▶ _Problem details_: Transcribe the entries below with complete accuracy, excluding the pictures.
--- --- ---
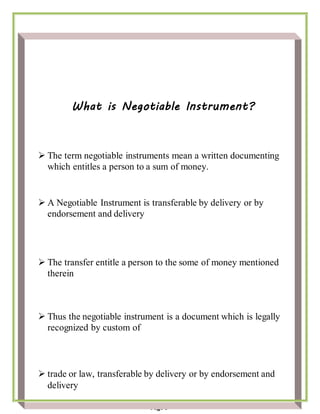 Page 5
What is Negotiable Instrument?
 The term negotiable instruments mean a written documenting
which entitles a person to a sum of money.
 A Negotiable Instrument is transferable by delivery or by
endorsement and delivery
 The transfer entitle a person to the some of money mentioned
therein
 Thus the negotiable instrument is a document which is legally
recognized by custom of
 trade or law, transferable by delivery or by endorsement and
delivery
--- --- ---
▶ _Exercise answer_:
 Page 5
What is Negotiable Instrument?
 The term negotiable instruments mean a written documenting
which entitles a person to a sum of money.
 A Negotiable Instrument is transferable by delivery or by
endorsement and delivery
 The transfer entitle a person to the some of money mentioned
therein
 Thus the negotiable instrument is a document which is legally
recognized by custom of
 trade or law, transferable by delivery or by endorsement and
delivery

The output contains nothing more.